#### [TASK TO CARRY OUT]
How would you put this sentence from the article on Biden's National Security Strategy into Spanish: "For the Biden administration, it appears the only relevant difference between Russia and China lies in their level of power, or ability to seriously threaten the United States, the West, and the world order."?

#### [SUPPLIED PASSAGE]
How Biden’s New National Security Strategy Gets China Wrong

The Biden administration’s new National Security Strategy (NSS) attempts to explain how the United States can win a global struggle for democracy over authoritarianism. In doing so, the document reveals a wide gulf between Washington’s ambitions and its capabilities—a gulf which threatens to drive America into years of dangerous, likely-futile attempts to decisively “shape” the global order and “win” the coming era of great power competition.

The Biden administration argues that America and the world are engaged in a critical struggle with “powers that layer authoritarian governance with a revisionist foreign policy.” The NSS states that Russia and China (“the largest autocracies”) threaten the interests of even non-democratic states by “…waging or preparing for wars of aggression, actively undermining the democratic political processes of other countries, leveraging technology and supply chains for coercion and repression, and exporting an illiberal model of international order.” The NSS suggests the adversarial elements of U.S. security policy are primarily aimed at only two powers; in other words, the core dynamic driving Washington’s grand strategy today is really great power competition, not ideology per se.

For the Biden administration, it appears the only relevant difference between Russia and China lies in their level of power, or ability to seriously threaten the United States, the West, and the world order. Both nations apparently pose dire threats, but China is “…the only competitor with both the intent to reshape the international order and, increasingly, the economic, diplomatic, military, and technological power to advance that objective.”

Despite the Biden administration’s avowed belief in a genuine and critical need to cooperate with China on common threats such as climate change, pandemics, and nonproliferation, the NSS reaffirms the Trump administration’s basic assessment that China and Russia have

…concluded that the success of a free and open rules-based international order posed a threat to their regimes and stifled their ambitions. In their own ways, they now seek to remake the international order to create a world conducive to their highly personalized and repressive type of autocracy.

#### [GIVEN MATERIAL]
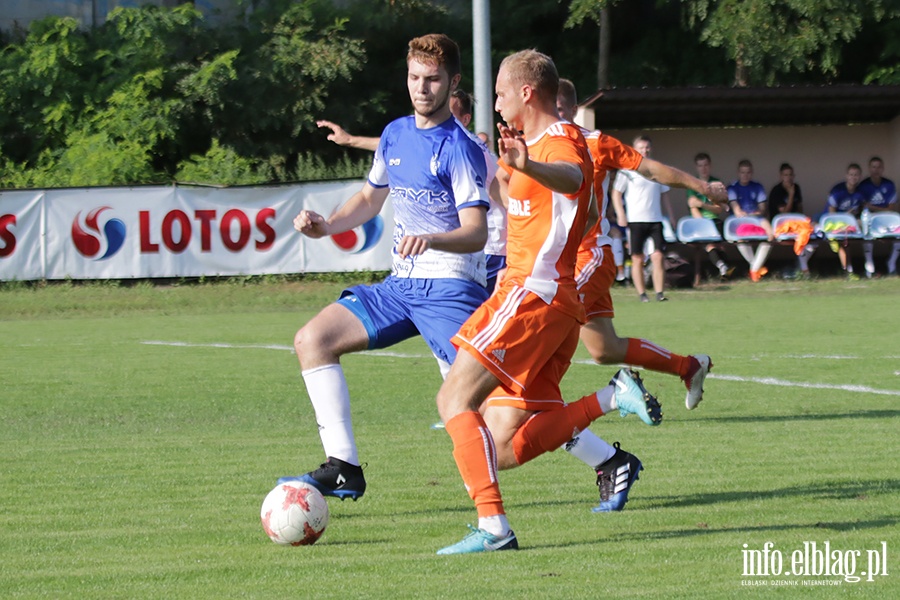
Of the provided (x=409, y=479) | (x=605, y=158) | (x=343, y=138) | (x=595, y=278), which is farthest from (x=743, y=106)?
(x=409, y=479)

#### [SOLUTION TO THIS EXERCISE]
Para la administración Biden, parece que la única diferencia relevante entre Rusia y China radica en su nivel de poder, o capacidad de amenazar seriamente a Estados Unidos, a Occidente y al orden mundial.